(Passage for review)

Recent Business Highlights - Communications

  • IDT Introduces New High-Performance Synthesizer, Delivering Ultra-Low Phase Jitter for Serial Data Communications
  • IDT's Universal Frequency Translator Wins Elektra Award for Best Digital Product of the Year
  • IDT Expands VersaClock 5 Family with Six New Products, Delivering Best-in-Class Jitter Performance in Cost-Effective Configurations
  • IDT Introduces High-Performance Crystal Oscillators with Best-in-Class Jitter Performance, Low Cost and Short Production Lead Times
  • IDT Announces New Internally Matched Broadband RF VGA with Ultra-High Linearity

Recent Business Highlights - Consumer

  • IDT Introduces New Family of Highly Efficient Wireless Power Transmitters, Targeting the Expanding Ecosystem of Wireless Charging Applications
  • IDT Wireless Power Chips Used for State-of-the-Art ‘Cube' Remote Control

Recent Business Highlights - Computing

  • IDT Surpasses Milestone of 3 Million Low-Power PCIe Gen3 Buffers Shipped
  • IDT, Orange Silicon Valley, NVIDIA Accelerate Computing Breakthrough with RapidIO-based Clusters Ideal for Gaming, Analytics
  • IDT Launches RapidIO 40-100 Gbps Interface Portfolio, Reducing Latency and Boosting Bandwidth for Communications and Computing

The following highlights the Company's financial performance on both a GAAP and supplemental non-GAAP basis. The Company is pursuing the divestiture of its high speed data converter business and is in active discussions with potential buyers. For financial statement purposes, the high speed data converter business is classified as assets held for sale and is treated as discontinued operations for all periods presented. IDT has excluded results from the high speed data converter business from current and historical non-GAAP results. The Company provides supplemental information regarding its operating performance on a non-GAAP basis that excludes certain gains, losses and charges which occur relatively infrequently and which management considers to be outside our core operating results. Non-GAAP results are not in accordance with GAAP and may not be comparable to non-GAAP information provided by other companies. Non-GAAP information should be considered a supplement to, and not a substitute for, financial statements prepared in accordance with GAAP. A complete reconciliation of GAAP to non-GAAP results from continuing operations is attached to this press release.

  • Revenue from continuing operations for the fiscal third quarter of 2015 was $151.2 million, compared with $137.1 million reported last quarter, and $124.6 million reported in the same period one year ago.
  • GAAP net income from continuing operations for the fiscal third quarter of 2015 was $32.8 million, or $0.21 per diluted share, versus GAAP net income from continuing operations of $24.2 million or $0.16 per diluted share last quarter, and a GAAP net income from continuing operations of $17.3 million or $0.11 per share in the same period one year ago. Fiscal third quarter 2015 GAAP results include $1.3 million expense relating to amortization of intangible assets, $5.9 million in stock-based compensation expense, $0.1 million in other restructuring related charges, and $1.5 million benefit in related tax effects.

(End Passage for review)
(Data for analysis)

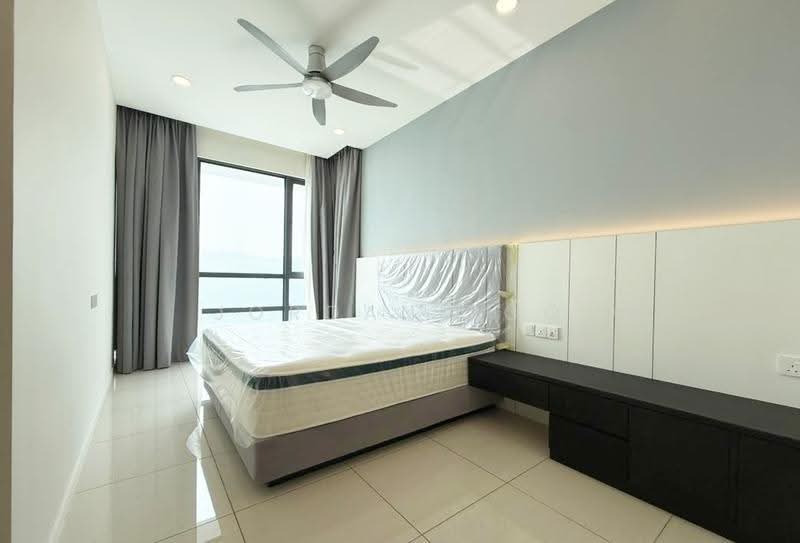 Kondominium untuk Dijual di Queens Residences Q2 @ Queens Waterfront - Jordan Foo - Bedroom - PropertyGuru.com.my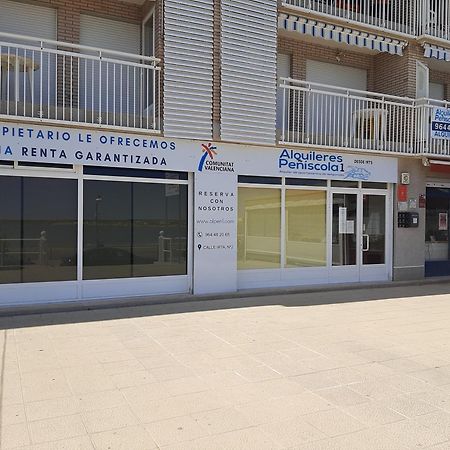 Alpen1 Forner Διαμέρισμα Peñíscola Εξωτερικό φωτογραφία
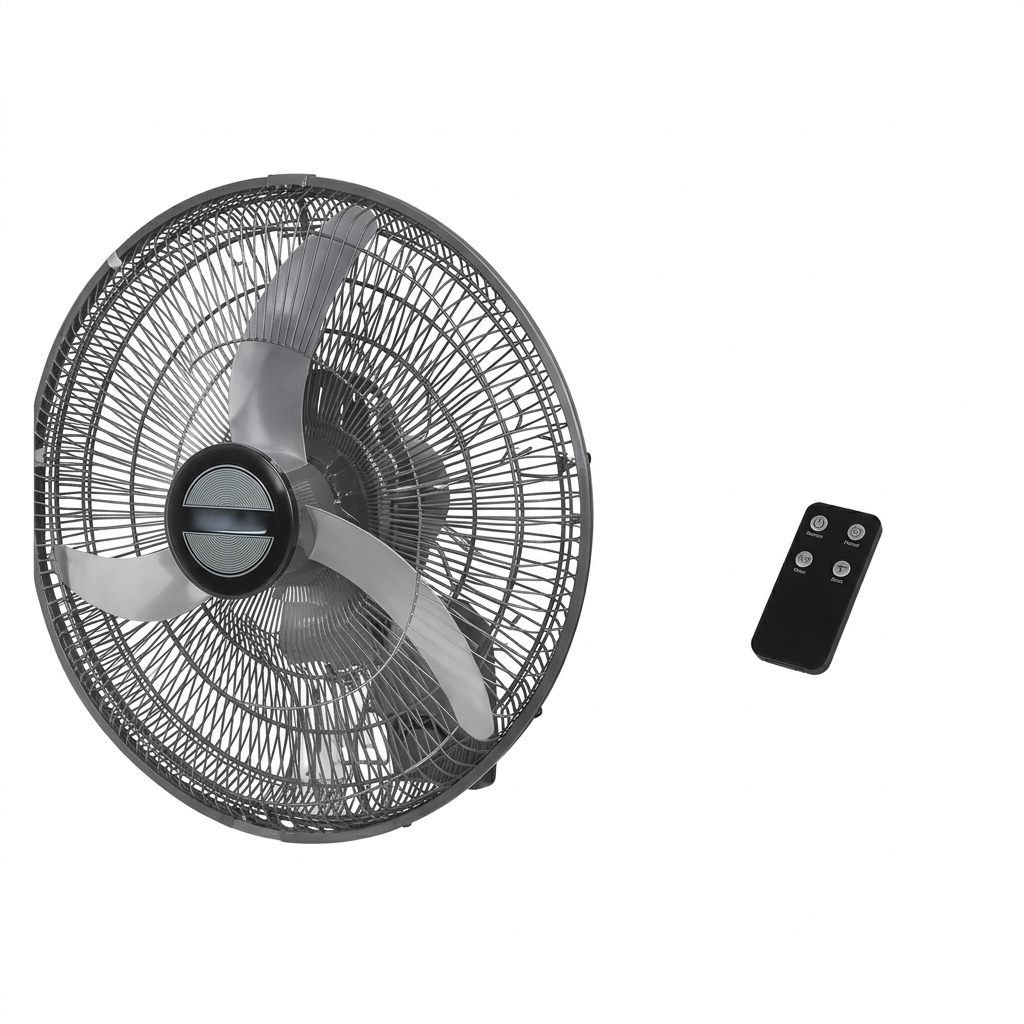 VENTILADOR LILIANA DE PARED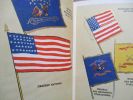 Les drapeaux des états-unis The américan flags (old glory). Rigny (Alfred) Noury (Pierre)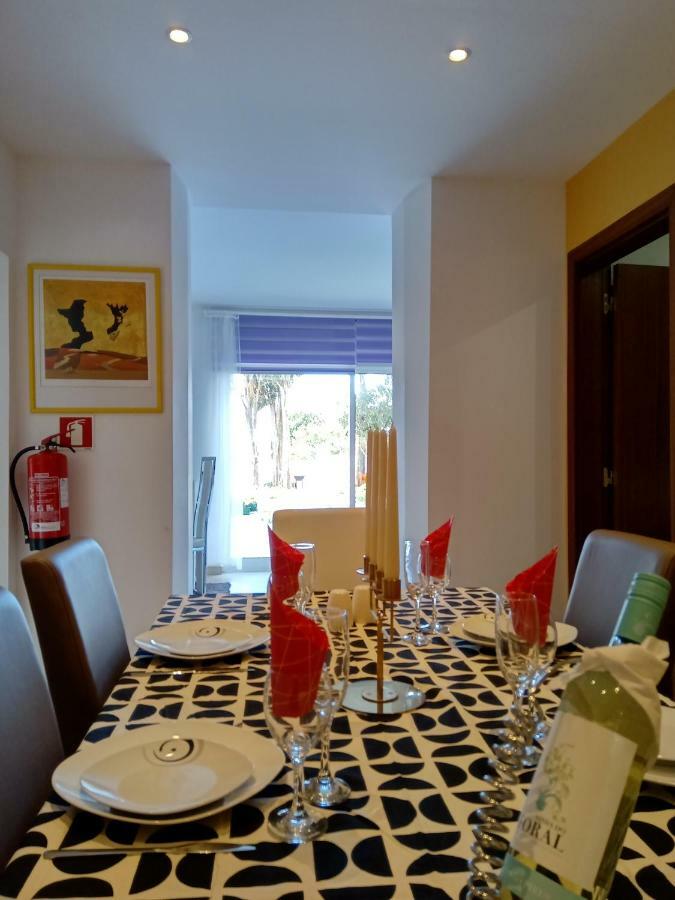 Wonder Villa Albufeira Eksteriør billede
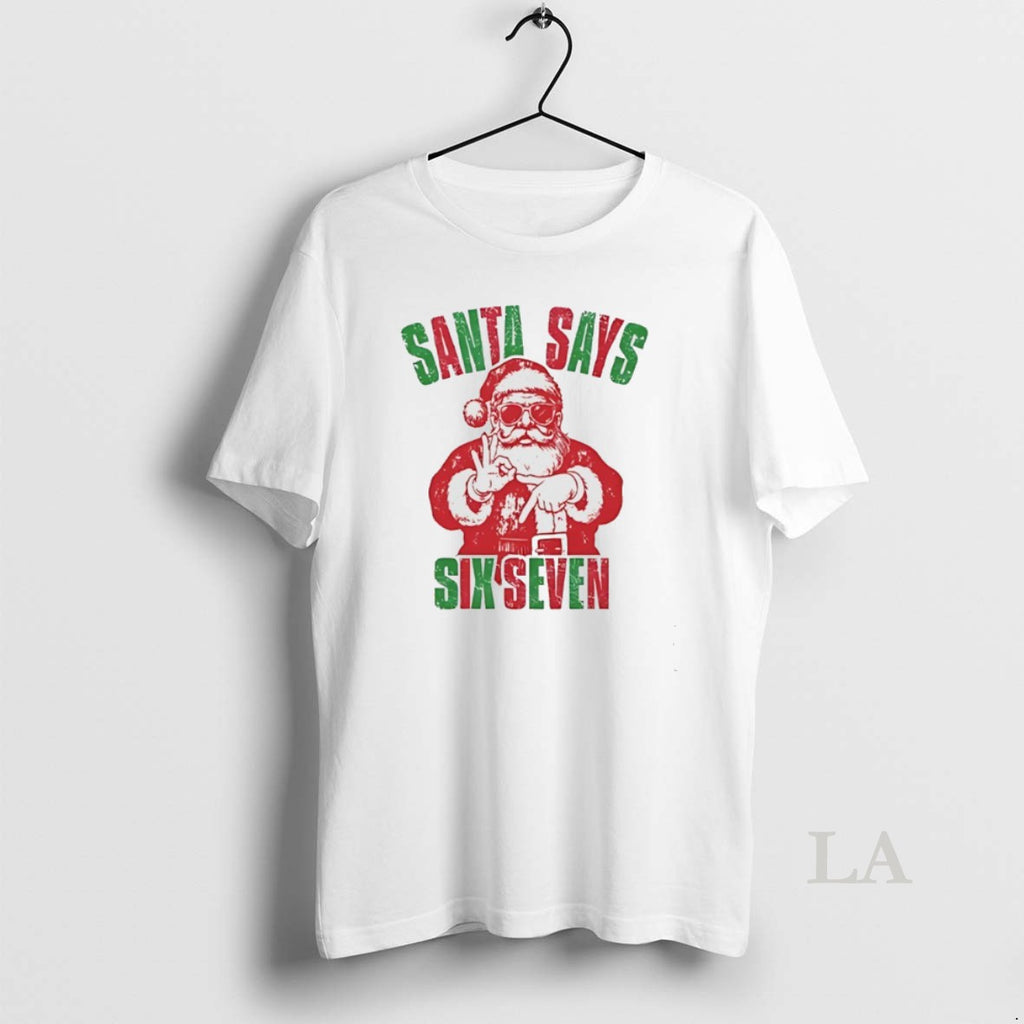 Original Santa Claus Six Seven Christmas 2025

(End Data for analysis)

### [Task requirements]
A. In the IDT quarterly results release, why does the company leave certain gains, losses and charges out of its non-GAAP results?
B. Extend the IDT quarterly results release beyond its last sentence.

### [Response list]
A. These gains, losses and charges occur relatively infrequently. Management also considers them to be outside the company's core operating results.

B.
  • Non-GAAP net income for the fiscal third quarter of 2015 was $38.7 million or $0.25 per diluted share, compared with non-GAAP net income of $31.8 million or $0.20 per diluted share last quarter, and non-GAAP net income of $25.9 million or $0.17 per diluted share reported in the same period one year ago.
  • GAAP gross profit from continuing operations for the fiscal third quarter of 2015 was $91.4 million, or 60.4 percent, compared with GAAP gross profit of $81.9 million or 59.7 percent last quarter, and $74.9 million, or 60.1 percent, reported in the same period one year ago. Non-GAAP gross profit for the fiscal third quarter of 2015 was $93.0 million, or 61.5 percent, compared with non-GAAP gross profit of $83.9 million, or 61.2 percent last quarter, and $77.8 million, or 62.4 percent, reported in the same period one year ago.
  • GAAP R&D expense for the fiscal third quarter of 2015 was $32.8 million, compared with GAAP R&D expense of $30.7 million last quarter, and $31.1 million reported in the same period one year ago. Non-GAAP R&D expense for the fiscal third quarter of 2015 was $29.7 million, compared with non-GAAP R&D expense of $28.2 million last quarter, and $29.3 million in the same period one year ago.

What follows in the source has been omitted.